### ISTRUZIONI DI LAVORO
Trascrivi senza alcuna modifica la parte del materiale che si apre con la riga contenente "What is the total" e si chiude con quella contenente "less than $102?", entrambe comprese. Lascia fuori le immagini.

### MATERIALE DI STUDIO
■ ■ ■
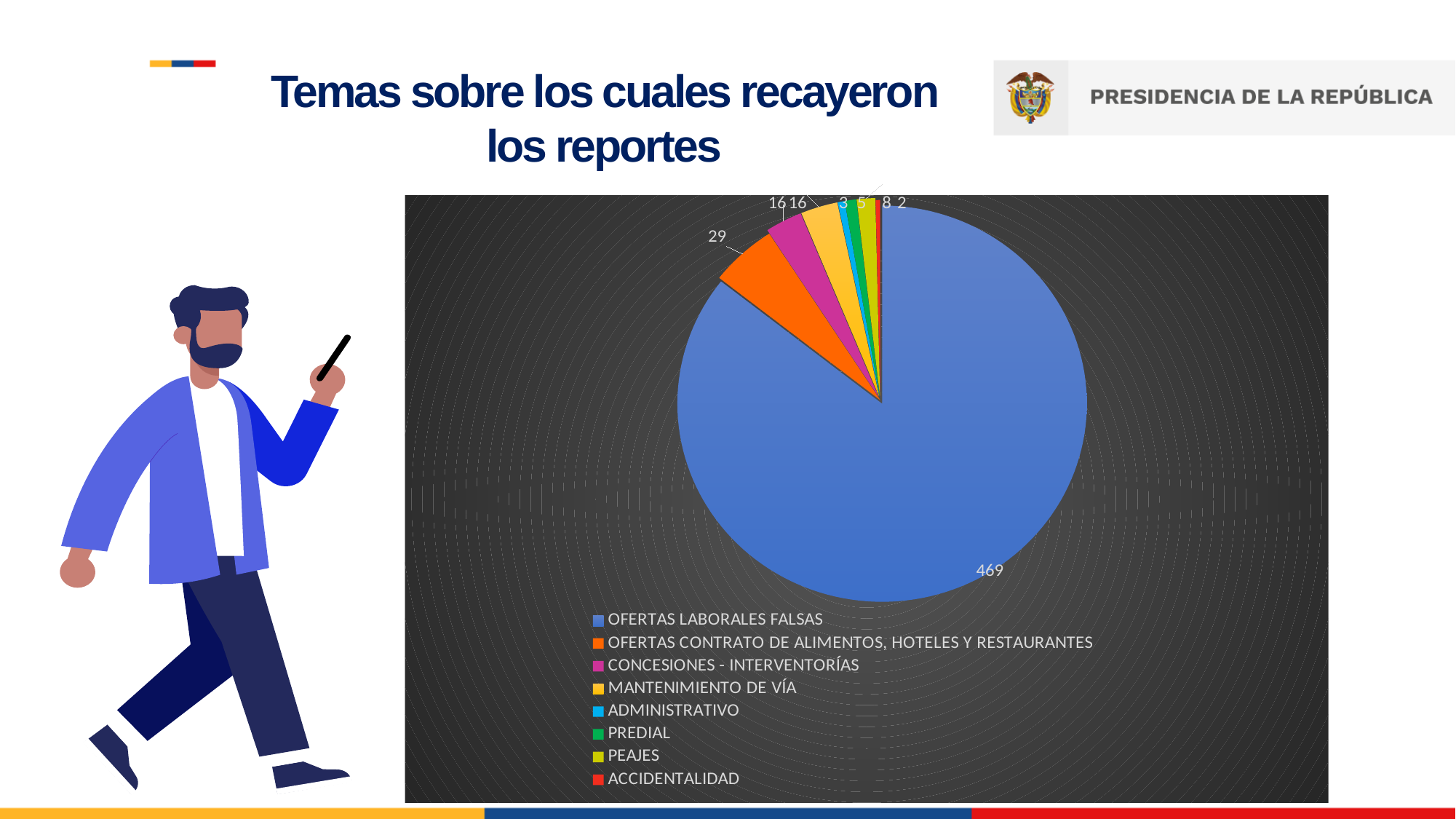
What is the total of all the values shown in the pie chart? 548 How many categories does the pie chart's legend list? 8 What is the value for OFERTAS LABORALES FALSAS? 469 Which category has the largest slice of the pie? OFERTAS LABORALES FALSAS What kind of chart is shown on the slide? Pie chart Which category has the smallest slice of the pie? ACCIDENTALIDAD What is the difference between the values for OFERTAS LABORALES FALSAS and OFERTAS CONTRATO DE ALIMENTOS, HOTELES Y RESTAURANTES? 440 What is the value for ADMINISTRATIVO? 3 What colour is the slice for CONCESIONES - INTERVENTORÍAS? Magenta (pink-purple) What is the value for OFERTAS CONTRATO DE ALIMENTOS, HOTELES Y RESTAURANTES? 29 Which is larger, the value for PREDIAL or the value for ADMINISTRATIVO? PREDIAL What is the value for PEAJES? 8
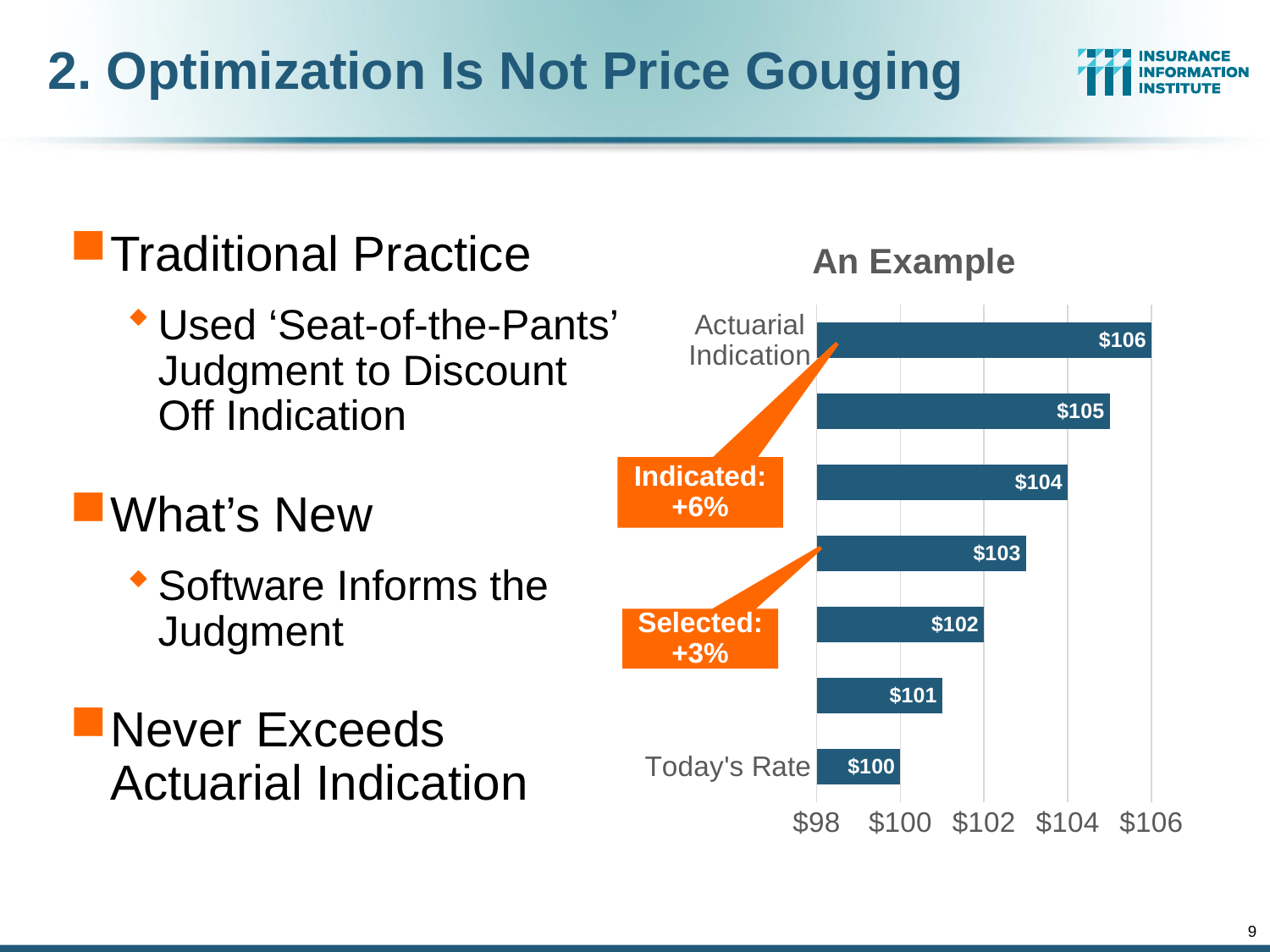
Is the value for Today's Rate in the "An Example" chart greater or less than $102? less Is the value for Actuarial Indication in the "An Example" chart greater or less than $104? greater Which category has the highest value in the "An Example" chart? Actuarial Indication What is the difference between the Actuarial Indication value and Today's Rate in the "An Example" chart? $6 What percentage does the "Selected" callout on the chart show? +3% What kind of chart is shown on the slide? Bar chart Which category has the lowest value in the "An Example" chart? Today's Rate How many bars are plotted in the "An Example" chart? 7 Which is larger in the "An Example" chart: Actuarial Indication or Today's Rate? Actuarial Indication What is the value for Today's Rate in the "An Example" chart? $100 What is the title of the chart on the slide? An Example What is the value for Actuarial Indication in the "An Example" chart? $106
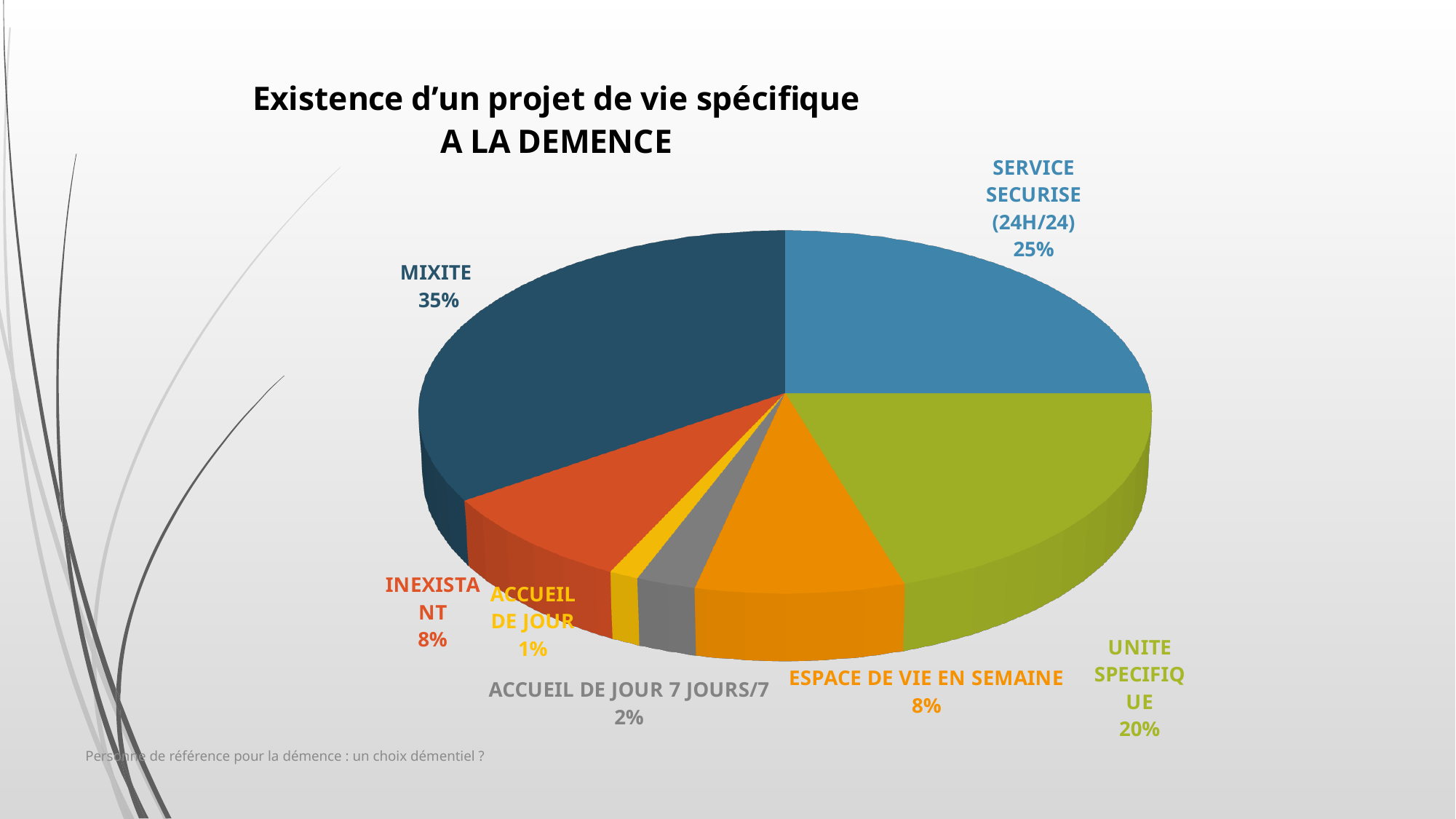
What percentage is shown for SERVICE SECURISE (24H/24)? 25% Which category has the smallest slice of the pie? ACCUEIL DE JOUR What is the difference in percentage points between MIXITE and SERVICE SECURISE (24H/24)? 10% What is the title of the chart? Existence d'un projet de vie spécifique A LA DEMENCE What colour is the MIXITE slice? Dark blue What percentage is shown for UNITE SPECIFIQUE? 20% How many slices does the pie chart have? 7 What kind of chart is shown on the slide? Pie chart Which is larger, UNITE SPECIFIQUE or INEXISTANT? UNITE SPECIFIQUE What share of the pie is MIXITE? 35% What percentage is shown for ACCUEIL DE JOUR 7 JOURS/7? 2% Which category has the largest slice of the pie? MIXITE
■ ■ ■
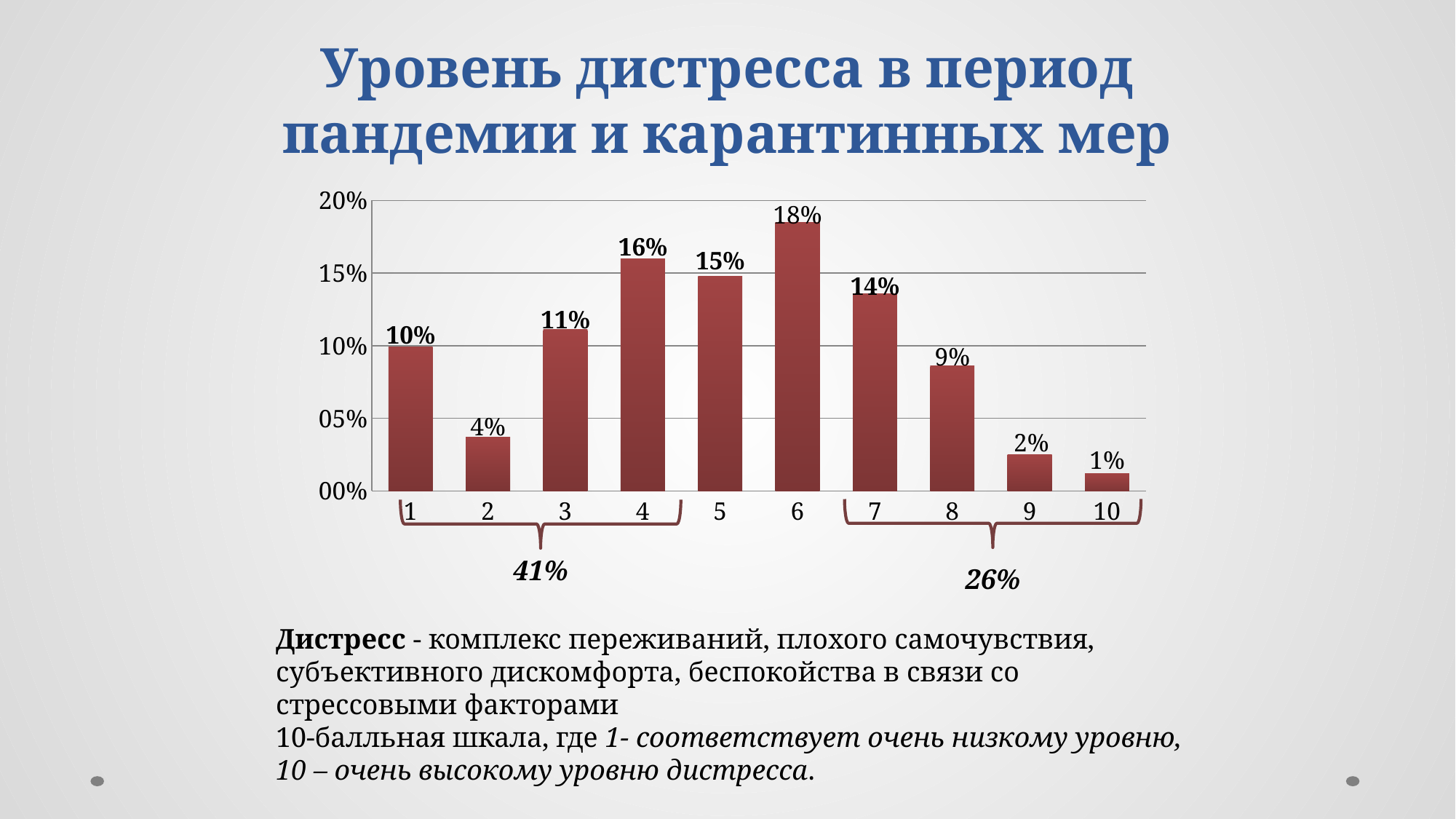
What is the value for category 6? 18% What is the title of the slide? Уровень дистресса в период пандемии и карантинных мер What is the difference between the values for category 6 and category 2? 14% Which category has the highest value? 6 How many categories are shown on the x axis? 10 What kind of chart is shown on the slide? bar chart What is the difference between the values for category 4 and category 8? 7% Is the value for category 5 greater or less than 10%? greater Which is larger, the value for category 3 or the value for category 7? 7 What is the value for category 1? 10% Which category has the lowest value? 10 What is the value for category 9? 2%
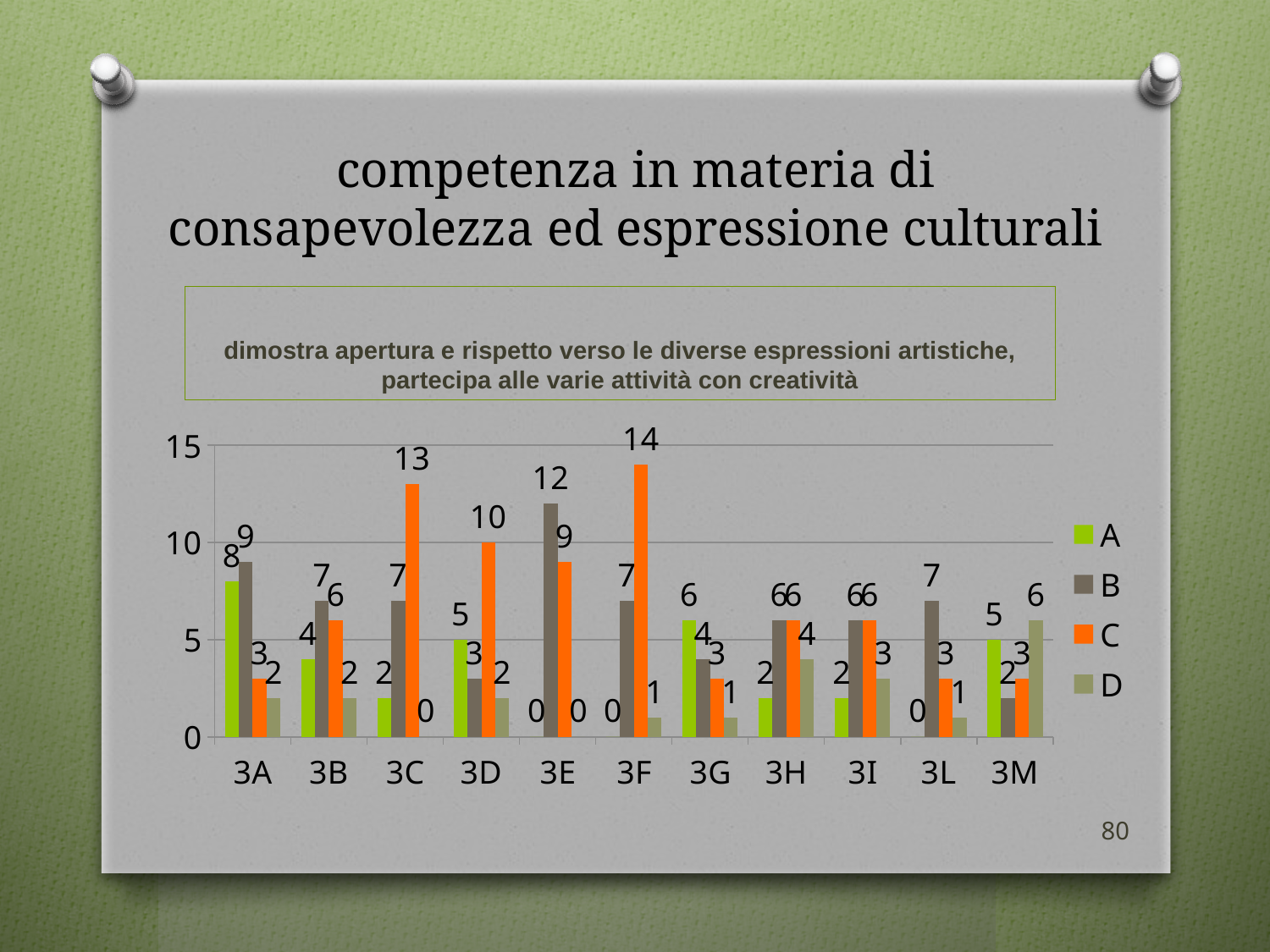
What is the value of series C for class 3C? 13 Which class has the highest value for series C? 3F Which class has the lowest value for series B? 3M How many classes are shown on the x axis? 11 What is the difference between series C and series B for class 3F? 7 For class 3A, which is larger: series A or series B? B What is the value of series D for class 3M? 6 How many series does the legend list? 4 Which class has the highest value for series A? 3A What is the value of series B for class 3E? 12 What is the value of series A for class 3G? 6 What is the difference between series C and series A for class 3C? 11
■ ■ ■
### RISULTATO ESERCIZIO
What is the total of all the values shown in the pie chart? 548 How many categories does the pie chart's legend list? 8 What is the value for OFERTAS LABORALES FALSAS? 469 Which category has the largest slice of the pie? OFERTAS LABORALES FALSAS What kind of chart is shown on the slide? Pie chart Which category has the smallest slice of the pie? ACCIDENTALIDAD What is the difference between the values for OFERTAS LABORALES FALSAS and OFERTAS CONTRATO DE ALIMENTOS, HOTELES Y RESTAURANTES? 440 What is the value for ADMINISTRATIVO? 3 What colour is the slice for CONCESIONES - INTERVENTORÍAS? Magenta (pink-purple) What is the value for OFERTAS CONTRATO DE ALIMENTOS, HOTELES Y RESTAURANTES? 29 Which is larger, the value for PREDIAL or the value for ADMINISTRATIVO? PREDIAL What is the value for PEAJES? 8
Is the value for Today's Rate in the "An Example" chart greater or less than $102? less Is the value for Actuarial Indication in the "An Example" chart greater or less than $104? greater Which category has the highest value in the "An Example" chart? Actuarial Indication What is the difference between the Actuarial Indication value and Today's Rate in the "An Example" chart? $6 What percentage does the "Selected" callout on the chart show? +3% What kind of chart is shown on the slide? Bar chart Which category has the lowest value in the "An Example" chart? Today's Rate How many bars are plotted in the "An Example" chart? 7 Which is larger in the "An Example" chart: Actuarial Indication or Today's Rate? Actuarial Indication What is the value for Today's Rate in the "An Example" chart? $100 What is the title of the chart on the slide? An Example What is the value for Actuarial Indication in the "An Example" chart? $106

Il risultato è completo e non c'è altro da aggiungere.